StegPDF-21: A Feature-Engineered Dataset for PDF Steganography Detection
Description
This dataset, referred to as StegPDF-21, is developed to support research in PDF steganography detection and document-level steganalysis using machine learning techniques. It consists of feature-based representations of PDF documents organized into two classes: clean documents (label = 0), which do not contain hidden information, and steganographic documents (label = 1), in which hidden data has been intentionally embedded. The dataset was constructed using PDF files obtained from a publicly available stress-testing repository. Initially, approximately 32,000 PDF documents were collected. After a validation and cleaning process—where corrupted, encrypted, malformed, and duplicate files were removed—around 20,000 valid documents were retained. From these, 10,000 clean PDFs were selected as the base set for generating steganographic samples. Steganographic documents were generated by applying eight different embedding techniques, each with three payload variants, in order to simulate a range of hiding strategies.
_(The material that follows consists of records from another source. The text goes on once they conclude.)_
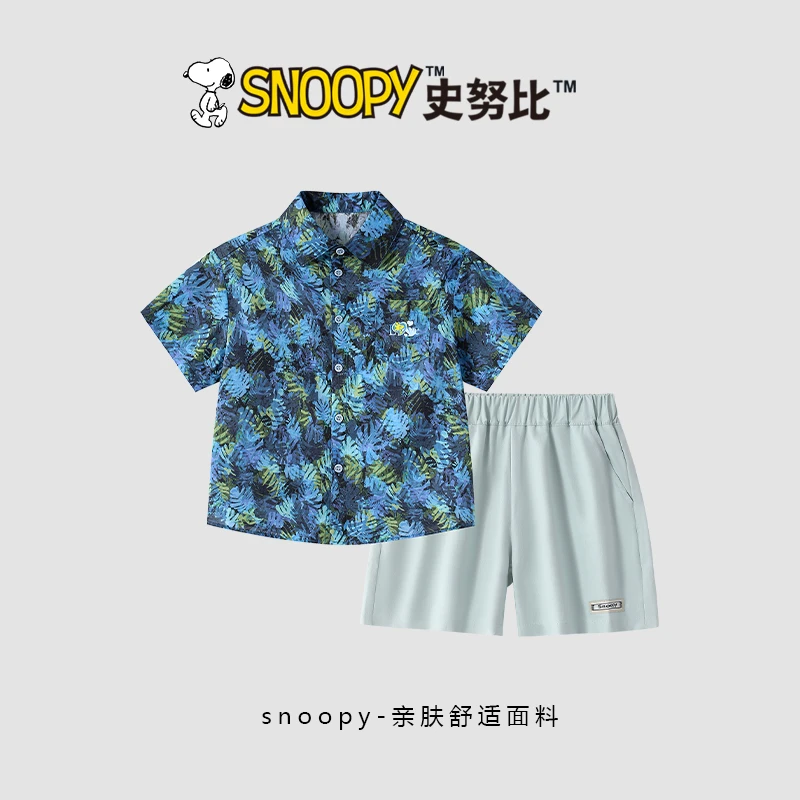 Snoopy/史努比2025夏季新款两件套 男宝洋气夏威夷套装TYX7326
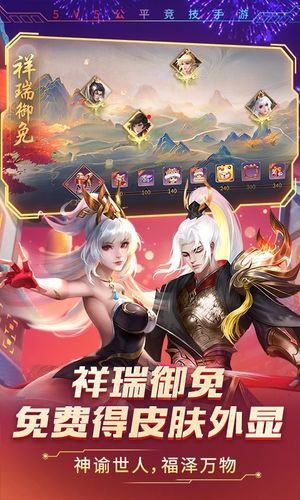 时空召唤软件封面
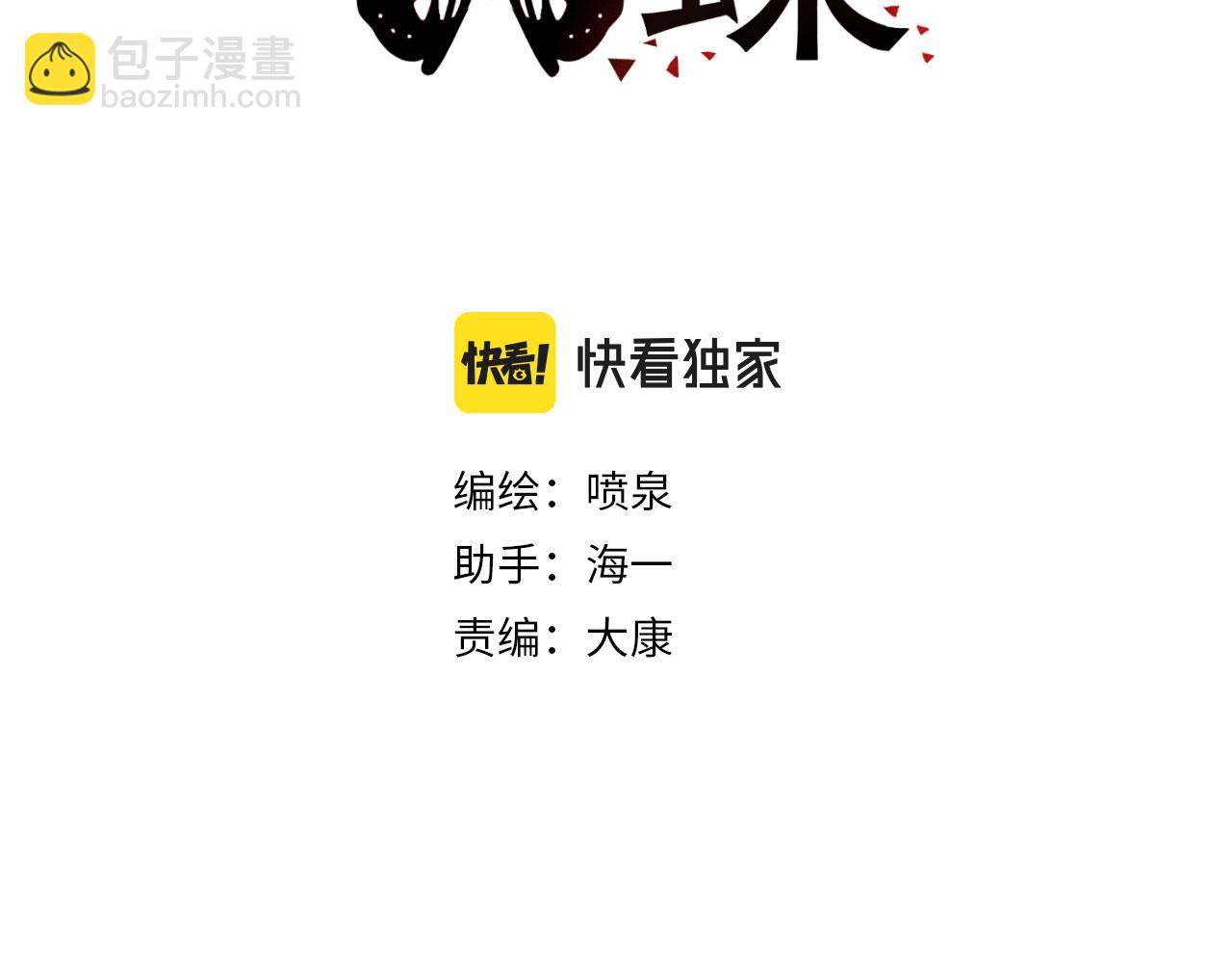 第45话 明翎（上）(1/2)-第45话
A controlled number of samples from each steganographic variant group were selected to maintain class balance and dataset consistency. Each document was then processed using Python-based tools to extract structural and content-related features, including properties of PDF objects, metadata characteristics, and text-based patterns. Initially, 25 features were extracted; following correlation analysis, 4 redundant features were removed, resulting in a final set of 21 numerical features. The dataset is provided in CSV format, where each row corresponds to a document and each column represents a feature, along with a binary label column where 0 denotes clean documents and 1 denotes steganographic documents. The final dataset contains 19,372 instances, with a nearly balanced distribution between the two classes. All processing steps were implemented using automated Python scripts to ensure reproducibility and consistent dataset construction. This dataset can be used for machine learning experiments, cybersecurity research, and the evaluation of PDF steganography detection methods.
Files
Steps to reproduce
• Collect PDF documents from the PDF Association Stressful Corpus. • Remove corrupted, encrypted, malformed, and duplicate files. • Select a subset of clean PDFs as the base dataset. • Generate steganographic documents using multiple embedding techniques with different payload variants. • Extract structural and statistical features using Python libraries (pypdf/PyPDF2, NumPy, Pandas). • Perform correlation analysis and remove redundant features. • Assign binary labels (0 = clean, 1 = stego). • Store the final dataset in CSV format.